Dans les régions rurales, la situation n’est guère plus encourageante. Pour pouvoir adhérer au traité de libre-échange, le Mexique a dû s’engager à cesser ses subventions à l’agriculture nationale. Résultat : il est devenu moins cher pour les Mexicains d’acheter le maïs et les haricots importés des États-Unis et vendus au marché que de les cultiver eux-mêmes, a constaté Marie-France Labrecque au cours de ses recherches. Les producteurs locaux se trouvent privés de débouchés puisque la concurrence étrangère est plus vive.

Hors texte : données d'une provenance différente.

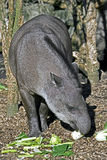 Tapir 2 Royalty Free Stock Images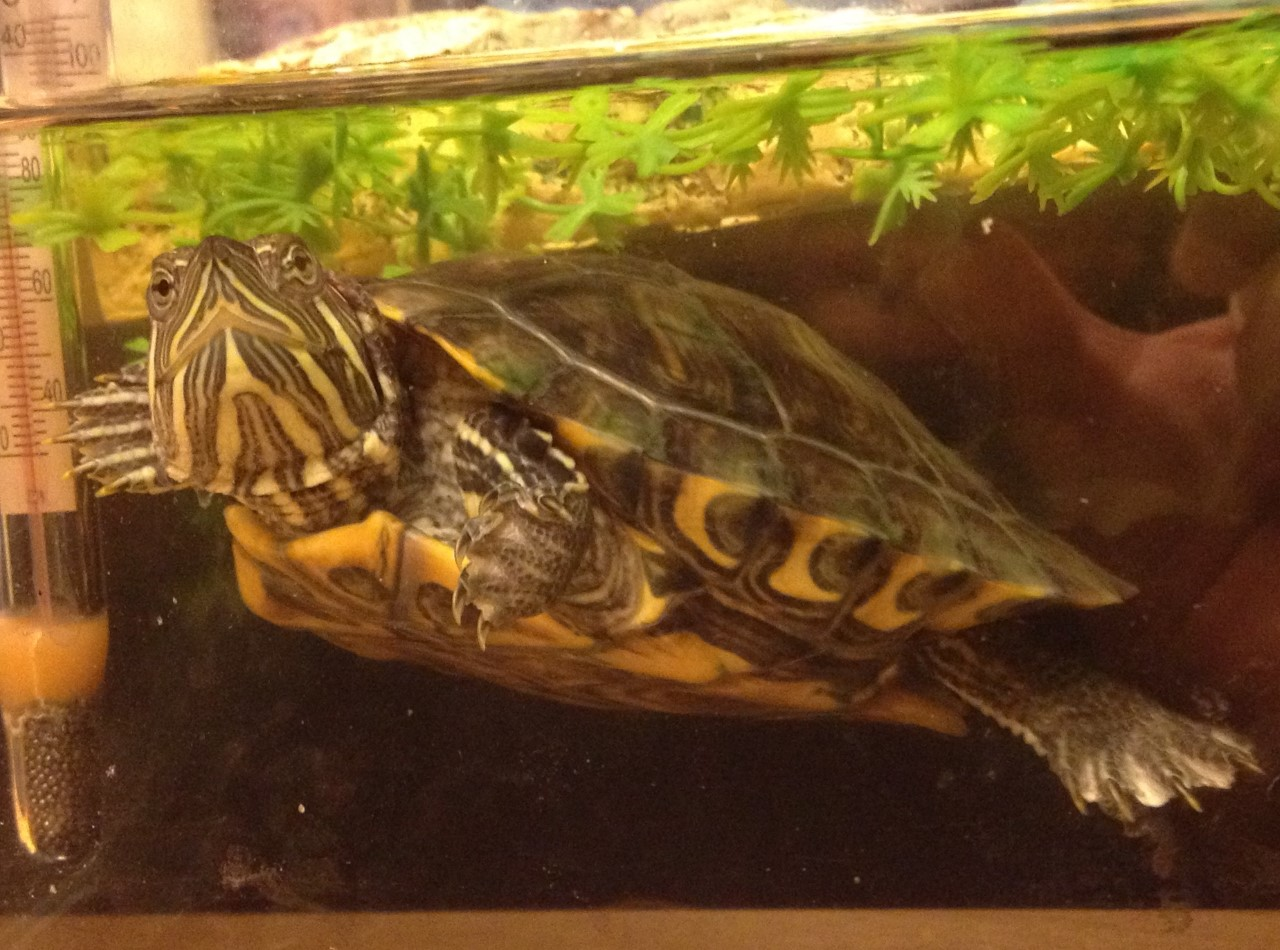 Fergus the Turtle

Pour un million de Mexicains, la solution réside au nord, juste avant le passage de la frontière américaine. Là se trouvent les fameuses maquiladoras, ces usines américaines établies au Mexique pour sa main-d’œuvre bon marché. Avec un salaire de 6 $ US par jour et une assurance-santé fournie par l’employeur, ces entreprises proposent des conditions alléchantes, notamment pour les paysans. Pourtant, on y traite moins bien les travailleurs que dans d’autres grandes industries du pays, souligne Yannick Noiseux. «Les gouvernements locaux sont souvent prêts à faire des compromis quant aux conditions de travail afin d’attirer les entreprises étrangères. Dans les maquiladoras, les règles protégeant la santé et la sécurité des travailleurs sont moins respectées et les journées de travail sont plus longues.»
Le travail à la maquiladora est si dur que les employés demeurent rarement plus de trois ou quatre mois au service d’un même patron. Malgré tout, les ouvriers ne manquent pas de cœur à l’ouvrage. «Certaines études ont montré que les Mexicains étaient parmi les travailleurs les plus productifs au monde», affirme Marie-France Labrecque.
Pays baltes : seconde vie
Longtemps maintenues sous le joug de l’empire soviétique, l’Estonie, la Lithuanie et la Lettonie prennent leur revanche économique. Selon l’hebdomadaire américain Newsweek, les trois pays baltes forment aujourd’hui l’une des zones économiques à plus forte croissance du globe, et la publication qualifie même leur émergence de «nouveau Hong Kong».
Au début des années 1990, le fabricant électronique finnois Elcoteq fut l’un des premiers à s’établir en Estonie pour la qualité de la main-d’œuvre, les faibles salaires (dix fois moins élevés qu’en Finlande!) et l’ordre qui régnait dans le pays. Depuis, des entreprises suédoises, américaines, danoises et allemandes ont choisi de s’installer dans les États baltes et le nord de la Pologne. Le dynamisme des échanges entre les capitales baltes et scandinaves a grandement favorisé l’essor économique de la région.
(Source : Newsweek, rapporté par Le Courrier international, 18 juillet 2002.)
Indonésie : le feu aux pieds
En coupant sévèrement les commandes destinées à son usine de Jakarta, en Indonésie, le fabricant américain de chaussures et articles de sport Reebok s’est attiré les foudres des travailleurs. Fin juillet, plus de 1 000 Indonésiens ont bruyamment manifesté autour de l’ambassade américaine, accusant Reebok d’opprimer la main-d’œuvre en condamnant des milliers d’ouvriers au chômage. Selon un analyste financier américain interviewé par le Boston Herald, le sentiment antiaméricain est très vif en Indonésie, notamment à l’égard des géants Nike, Adidas et Reebok, tous trois installés dans ce coin d’Asie. Reebok a tout de même maintenu sa décision et prévoit aussi ralentir ou stopper sa production dans d’autres usines d’Indonésie, de Chine et de Thaïlande. Les raisons invoquées par la multinationale sont les lacunes quant à la qualité et au respect des échéances de livraison.